» Consignes
1. D'après l'extrait consacré à Captain America, qui assure l'encrage de Mike Zeck sur ces trois épisodes ?
2. Écrivez la suite de l'extrait consacré à Captain America, en reprenant juste après sa dernière phrase.

» Extrait à lire
On commence par une saga qui en fait a été plusieurs fois réécrite. Au départ c'est un projet d'un album où Cap rencontrerait l'acteur qui joue "Captain America" dans le téléfilm des 70's (sorti au cinéma en France).
Ca se voit car des parties sont assez "faciles" comme étant voué pour un album grand public.
Ceci dit cette histoire introduit pas mal de choses: un nouveau Nomad assez éphémère, un Red Skull en homme d'affaire qui veut utiliser le capitalisme pour faire chuter la démocratie qu'on retrouvera tout au long du run de Dematteis mais aussi chez Mark Gruenwald, enfin le fait d'imposer sa volonté et sa vision sur d'autres qui sera un leitmotiv du run. L'intrigue envoie donc pas mal de clins d'œil vers la période Englehart (Nomad/ l'utilisation d'une campagne médiatique de dénigrement avec un vilain se faisant passer pour un héros) et la période Don Glut/Steve Gerber puisque le héros se retrouve sur un tournage avec le retour de l'Améridroid. Ces 3 épisodes s'avère quand même un peu bancal. Mike Zeck est encré par le Quickdraw Studios. On peut penser que Vince Coletta ou Frank Springer en font partie et donc le résultat bouge d'une page à l'autre et est rarement en adéquation avec la puissance du trait de Zeck. On sent aussi que le scénariste tâtonne encore sur la vie privé de Steve que ce soit la soirée de beuverie (qui sera mal accueilli par le lectorat) ou les liens avec Bernie. Cependant, on sent que cela l'intéresse et qu'il gardera la galerie de personnages introduit par Roger McKenzie ou Roger Stern et John Byrne. Bref cet arc n'est pas convaincant dans son ensemble mais place des pions.

» Données fournies
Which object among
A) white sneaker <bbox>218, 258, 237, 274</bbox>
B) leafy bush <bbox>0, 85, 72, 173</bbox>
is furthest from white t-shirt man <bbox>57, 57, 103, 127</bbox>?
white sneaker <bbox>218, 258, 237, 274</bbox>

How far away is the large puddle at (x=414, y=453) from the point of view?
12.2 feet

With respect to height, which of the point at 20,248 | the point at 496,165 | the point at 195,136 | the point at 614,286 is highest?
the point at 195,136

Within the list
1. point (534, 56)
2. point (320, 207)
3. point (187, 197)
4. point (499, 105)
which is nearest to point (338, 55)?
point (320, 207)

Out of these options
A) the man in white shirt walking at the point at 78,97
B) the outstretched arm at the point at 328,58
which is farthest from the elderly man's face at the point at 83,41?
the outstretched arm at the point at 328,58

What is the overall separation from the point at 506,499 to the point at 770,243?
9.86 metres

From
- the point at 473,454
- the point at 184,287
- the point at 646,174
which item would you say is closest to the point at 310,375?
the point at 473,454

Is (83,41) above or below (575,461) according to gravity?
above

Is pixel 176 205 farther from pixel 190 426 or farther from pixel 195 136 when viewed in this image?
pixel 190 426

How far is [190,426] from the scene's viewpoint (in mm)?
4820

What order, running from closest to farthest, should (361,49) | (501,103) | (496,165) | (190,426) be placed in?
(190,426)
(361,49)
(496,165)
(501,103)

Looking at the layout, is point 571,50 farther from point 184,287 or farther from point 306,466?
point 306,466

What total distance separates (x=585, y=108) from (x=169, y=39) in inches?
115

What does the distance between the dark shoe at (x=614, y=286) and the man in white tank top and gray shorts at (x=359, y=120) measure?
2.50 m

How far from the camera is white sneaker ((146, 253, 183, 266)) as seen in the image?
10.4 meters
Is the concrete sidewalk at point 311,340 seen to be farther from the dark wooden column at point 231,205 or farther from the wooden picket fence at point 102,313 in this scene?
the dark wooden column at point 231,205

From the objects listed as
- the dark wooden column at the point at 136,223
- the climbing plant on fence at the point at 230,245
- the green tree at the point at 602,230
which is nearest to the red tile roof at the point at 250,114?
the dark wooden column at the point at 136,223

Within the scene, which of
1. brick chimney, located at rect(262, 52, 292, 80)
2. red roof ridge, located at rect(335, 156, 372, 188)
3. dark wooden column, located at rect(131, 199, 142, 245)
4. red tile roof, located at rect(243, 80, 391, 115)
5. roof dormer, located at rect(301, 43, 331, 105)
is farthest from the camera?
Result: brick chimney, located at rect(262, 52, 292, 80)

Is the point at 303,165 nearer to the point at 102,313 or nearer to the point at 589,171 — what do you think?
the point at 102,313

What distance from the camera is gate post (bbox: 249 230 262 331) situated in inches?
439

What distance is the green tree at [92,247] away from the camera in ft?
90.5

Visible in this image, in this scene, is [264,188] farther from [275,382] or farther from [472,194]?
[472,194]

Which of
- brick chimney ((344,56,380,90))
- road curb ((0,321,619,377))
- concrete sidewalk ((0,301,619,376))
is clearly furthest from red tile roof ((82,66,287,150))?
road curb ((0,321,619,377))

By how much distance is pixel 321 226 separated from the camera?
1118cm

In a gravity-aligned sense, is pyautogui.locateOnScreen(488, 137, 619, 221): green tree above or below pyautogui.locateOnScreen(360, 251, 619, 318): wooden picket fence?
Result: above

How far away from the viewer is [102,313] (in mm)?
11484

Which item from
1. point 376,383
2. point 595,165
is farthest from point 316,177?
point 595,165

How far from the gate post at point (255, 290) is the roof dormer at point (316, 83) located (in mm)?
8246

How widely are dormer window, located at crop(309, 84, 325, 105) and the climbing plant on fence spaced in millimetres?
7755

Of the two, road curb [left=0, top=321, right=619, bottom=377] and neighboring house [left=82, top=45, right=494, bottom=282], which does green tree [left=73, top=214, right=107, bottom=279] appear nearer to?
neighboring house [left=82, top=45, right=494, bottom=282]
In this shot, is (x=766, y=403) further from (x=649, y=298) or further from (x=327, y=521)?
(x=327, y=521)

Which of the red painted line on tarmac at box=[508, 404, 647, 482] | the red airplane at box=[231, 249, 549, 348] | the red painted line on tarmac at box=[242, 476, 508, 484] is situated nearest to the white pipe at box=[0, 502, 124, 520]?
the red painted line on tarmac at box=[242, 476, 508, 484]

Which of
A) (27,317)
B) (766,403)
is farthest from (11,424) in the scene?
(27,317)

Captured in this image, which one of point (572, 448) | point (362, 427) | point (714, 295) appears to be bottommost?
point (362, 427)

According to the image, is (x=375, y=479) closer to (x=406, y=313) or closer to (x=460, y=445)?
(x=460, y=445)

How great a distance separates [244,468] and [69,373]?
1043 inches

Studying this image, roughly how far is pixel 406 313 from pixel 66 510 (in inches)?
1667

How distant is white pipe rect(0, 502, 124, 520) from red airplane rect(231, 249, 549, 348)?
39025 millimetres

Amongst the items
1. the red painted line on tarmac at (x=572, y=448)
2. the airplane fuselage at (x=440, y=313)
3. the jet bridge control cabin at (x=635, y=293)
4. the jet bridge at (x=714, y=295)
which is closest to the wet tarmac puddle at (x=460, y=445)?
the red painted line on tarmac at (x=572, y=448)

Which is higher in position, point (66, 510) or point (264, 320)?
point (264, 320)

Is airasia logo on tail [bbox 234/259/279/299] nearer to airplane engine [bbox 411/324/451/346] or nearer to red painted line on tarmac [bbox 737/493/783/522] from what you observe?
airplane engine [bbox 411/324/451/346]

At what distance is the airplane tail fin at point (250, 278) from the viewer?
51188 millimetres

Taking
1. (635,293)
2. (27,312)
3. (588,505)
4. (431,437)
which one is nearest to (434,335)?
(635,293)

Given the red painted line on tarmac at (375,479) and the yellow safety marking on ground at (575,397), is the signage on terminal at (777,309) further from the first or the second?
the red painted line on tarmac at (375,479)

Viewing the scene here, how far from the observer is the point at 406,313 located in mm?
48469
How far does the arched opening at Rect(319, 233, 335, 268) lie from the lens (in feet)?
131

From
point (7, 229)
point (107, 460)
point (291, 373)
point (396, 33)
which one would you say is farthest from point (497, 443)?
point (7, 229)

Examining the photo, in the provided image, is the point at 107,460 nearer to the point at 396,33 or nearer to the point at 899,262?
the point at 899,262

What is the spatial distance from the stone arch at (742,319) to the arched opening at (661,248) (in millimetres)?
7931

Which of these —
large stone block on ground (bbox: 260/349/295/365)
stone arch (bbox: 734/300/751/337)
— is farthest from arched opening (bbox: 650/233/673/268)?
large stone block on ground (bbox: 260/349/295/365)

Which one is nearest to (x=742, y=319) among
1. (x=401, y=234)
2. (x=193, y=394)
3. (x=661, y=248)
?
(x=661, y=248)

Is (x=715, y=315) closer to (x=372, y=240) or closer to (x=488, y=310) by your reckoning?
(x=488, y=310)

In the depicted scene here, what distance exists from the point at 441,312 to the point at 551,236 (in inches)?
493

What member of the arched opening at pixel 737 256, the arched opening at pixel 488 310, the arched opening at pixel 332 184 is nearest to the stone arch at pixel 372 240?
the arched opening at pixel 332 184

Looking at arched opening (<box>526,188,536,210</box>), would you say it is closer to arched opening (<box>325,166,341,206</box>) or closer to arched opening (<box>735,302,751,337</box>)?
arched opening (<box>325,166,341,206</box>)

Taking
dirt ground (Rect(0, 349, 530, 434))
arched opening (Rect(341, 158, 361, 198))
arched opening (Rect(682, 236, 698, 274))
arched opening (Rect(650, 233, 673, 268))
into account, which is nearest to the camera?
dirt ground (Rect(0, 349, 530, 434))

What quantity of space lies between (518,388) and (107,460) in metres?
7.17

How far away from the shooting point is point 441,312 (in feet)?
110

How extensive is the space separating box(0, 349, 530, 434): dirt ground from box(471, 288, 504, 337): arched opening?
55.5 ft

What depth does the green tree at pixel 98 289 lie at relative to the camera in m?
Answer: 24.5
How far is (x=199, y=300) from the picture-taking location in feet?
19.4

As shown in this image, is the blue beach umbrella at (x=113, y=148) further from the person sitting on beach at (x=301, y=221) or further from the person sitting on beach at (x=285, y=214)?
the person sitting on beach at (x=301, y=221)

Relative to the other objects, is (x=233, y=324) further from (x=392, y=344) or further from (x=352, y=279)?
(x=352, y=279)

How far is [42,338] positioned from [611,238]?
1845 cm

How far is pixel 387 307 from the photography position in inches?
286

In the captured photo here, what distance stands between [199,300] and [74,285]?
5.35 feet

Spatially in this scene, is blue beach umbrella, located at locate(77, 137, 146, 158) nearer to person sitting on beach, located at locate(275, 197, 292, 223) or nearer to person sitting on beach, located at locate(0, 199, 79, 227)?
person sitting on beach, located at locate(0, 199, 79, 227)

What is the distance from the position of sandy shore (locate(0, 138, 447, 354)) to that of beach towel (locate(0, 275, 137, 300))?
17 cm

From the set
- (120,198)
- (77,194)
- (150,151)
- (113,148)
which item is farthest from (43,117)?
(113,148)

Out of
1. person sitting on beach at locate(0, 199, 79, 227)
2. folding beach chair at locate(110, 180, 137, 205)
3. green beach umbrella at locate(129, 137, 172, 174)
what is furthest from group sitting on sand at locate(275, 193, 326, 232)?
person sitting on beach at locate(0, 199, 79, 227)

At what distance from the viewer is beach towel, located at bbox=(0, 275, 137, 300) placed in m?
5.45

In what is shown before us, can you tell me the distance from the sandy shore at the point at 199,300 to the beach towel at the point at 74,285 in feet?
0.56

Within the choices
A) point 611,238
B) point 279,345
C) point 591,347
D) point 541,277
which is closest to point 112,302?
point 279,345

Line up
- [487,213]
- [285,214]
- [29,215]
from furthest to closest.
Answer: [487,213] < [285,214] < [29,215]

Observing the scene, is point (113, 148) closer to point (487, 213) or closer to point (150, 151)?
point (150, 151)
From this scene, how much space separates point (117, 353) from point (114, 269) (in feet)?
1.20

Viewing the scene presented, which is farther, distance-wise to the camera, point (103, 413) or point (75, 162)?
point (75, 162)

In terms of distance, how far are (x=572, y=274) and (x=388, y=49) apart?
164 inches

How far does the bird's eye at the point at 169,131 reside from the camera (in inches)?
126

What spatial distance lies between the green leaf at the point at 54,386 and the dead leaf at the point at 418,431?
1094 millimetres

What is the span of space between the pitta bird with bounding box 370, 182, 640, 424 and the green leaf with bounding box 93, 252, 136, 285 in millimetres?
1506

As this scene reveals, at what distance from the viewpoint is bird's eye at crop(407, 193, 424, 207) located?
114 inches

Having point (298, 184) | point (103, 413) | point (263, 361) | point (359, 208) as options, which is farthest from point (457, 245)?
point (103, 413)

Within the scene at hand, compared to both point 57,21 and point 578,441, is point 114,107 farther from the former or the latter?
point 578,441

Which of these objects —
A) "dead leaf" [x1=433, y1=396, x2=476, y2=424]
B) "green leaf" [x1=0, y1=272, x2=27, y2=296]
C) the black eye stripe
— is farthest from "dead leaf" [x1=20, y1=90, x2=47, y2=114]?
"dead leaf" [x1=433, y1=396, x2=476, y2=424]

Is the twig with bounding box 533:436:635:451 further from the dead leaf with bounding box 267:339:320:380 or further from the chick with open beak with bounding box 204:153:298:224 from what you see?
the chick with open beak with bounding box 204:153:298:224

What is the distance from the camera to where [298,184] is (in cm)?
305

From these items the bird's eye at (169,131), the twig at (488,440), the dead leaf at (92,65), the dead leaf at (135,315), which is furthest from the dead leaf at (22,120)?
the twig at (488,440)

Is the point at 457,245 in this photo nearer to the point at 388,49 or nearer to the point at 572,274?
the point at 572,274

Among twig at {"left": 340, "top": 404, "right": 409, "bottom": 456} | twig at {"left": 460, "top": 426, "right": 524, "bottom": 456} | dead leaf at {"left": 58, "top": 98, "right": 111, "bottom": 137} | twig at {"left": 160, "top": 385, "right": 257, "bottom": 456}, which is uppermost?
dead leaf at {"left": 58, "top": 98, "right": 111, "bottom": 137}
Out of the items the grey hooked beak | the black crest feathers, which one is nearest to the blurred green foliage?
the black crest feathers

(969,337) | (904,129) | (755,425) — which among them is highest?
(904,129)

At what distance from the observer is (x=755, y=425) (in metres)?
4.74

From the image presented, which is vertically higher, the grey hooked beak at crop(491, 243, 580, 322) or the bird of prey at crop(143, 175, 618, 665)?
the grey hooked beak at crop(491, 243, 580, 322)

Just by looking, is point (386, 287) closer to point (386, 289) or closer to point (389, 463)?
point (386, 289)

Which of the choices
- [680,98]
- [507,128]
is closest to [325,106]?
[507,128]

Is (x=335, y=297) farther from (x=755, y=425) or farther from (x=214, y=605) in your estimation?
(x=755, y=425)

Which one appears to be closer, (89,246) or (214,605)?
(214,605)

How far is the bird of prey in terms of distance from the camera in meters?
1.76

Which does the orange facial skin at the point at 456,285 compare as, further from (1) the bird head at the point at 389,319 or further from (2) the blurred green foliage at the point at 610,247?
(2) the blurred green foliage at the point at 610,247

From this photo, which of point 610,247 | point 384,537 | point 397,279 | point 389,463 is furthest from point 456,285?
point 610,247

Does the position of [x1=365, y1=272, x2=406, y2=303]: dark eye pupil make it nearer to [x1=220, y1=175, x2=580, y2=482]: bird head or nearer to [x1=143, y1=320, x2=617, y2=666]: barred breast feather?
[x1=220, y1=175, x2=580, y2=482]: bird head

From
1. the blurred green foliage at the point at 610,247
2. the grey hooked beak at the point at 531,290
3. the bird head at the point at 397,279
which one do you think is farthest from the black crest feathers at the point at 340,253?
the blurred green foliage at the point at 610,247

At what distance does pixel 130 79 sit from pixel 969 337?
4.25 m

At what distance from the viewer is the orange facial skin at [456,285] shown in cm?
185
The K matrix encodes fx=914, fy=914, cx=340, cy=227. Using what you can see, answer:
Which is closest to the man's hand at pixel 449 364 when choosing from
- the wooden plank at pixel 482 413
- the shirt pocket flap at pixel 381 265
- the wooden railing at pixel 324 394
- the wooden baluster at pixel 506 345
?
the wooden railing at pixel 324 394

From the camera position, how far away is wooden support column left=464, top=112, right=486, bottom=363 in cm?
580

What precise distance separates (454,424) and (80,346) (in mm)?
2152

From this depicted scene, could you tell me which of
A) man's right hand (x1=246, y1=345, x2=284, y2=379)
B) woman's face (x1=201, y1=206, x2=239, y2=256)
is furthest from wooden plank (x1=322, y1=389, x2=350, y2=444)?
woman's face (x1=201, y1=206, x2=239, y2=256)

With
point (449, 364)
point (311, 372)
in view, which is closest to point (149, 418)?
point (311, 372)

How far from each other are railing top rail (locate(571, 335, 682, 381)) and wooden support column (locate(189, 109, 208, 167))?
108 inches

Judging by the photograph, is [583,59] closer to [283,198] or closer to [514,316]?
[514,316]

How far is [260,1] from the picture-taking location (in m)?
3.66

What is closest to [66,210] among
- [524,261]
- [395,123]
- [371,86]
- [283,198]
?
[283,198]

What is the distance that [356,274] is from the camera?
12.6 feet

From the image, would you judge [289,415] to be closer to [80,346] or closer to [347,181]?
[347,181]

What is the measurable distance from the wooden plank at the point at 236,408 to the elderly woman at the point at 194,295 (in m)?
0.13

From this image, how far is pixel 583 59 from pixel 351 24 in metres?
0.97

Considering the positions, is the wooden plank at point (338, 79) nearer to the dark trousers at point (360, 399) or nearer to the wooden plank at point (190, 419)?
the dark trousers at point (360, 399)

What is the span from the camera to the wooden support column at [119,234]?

» Réponses
1. Le Quickdraw Studios.

2.
On part ensuite sur un stand alone mais qui va vraiment montrer ce qui intéresse J.M. Dematteis : confronter Captain America à des idéologies ou idéaux pour définir ou circonscrire les siens.
Morgan McHardy utilise des télépathes pour modifier la réalité et revenir à sa "bonne vieille Amérique". Cependant chaque télépathe a aussi sa propre idée d'un monde parfait entre un monde enfantin, dominé par les nazis ou profondément raciste. Une des télépathes contacte le Captain. L'histoire est un peu rapide mais commence a montrer ce que veut faire le scénariste. Certains trouveront que le Captain parle beaucoup mais c'était sa caractérisation à l'époque. Il livre quelques discours déjà avec Stern et le fera aussi dans l'arc suivant par Anthony Kraft. Dematteis jouera là-dessus sur plusieurs niveaux tragique ou comique par la suite. La partie graphique "bénéficie" toujours de l'encrage de Quickdraw studios qui passe de pages superbes à la calamité.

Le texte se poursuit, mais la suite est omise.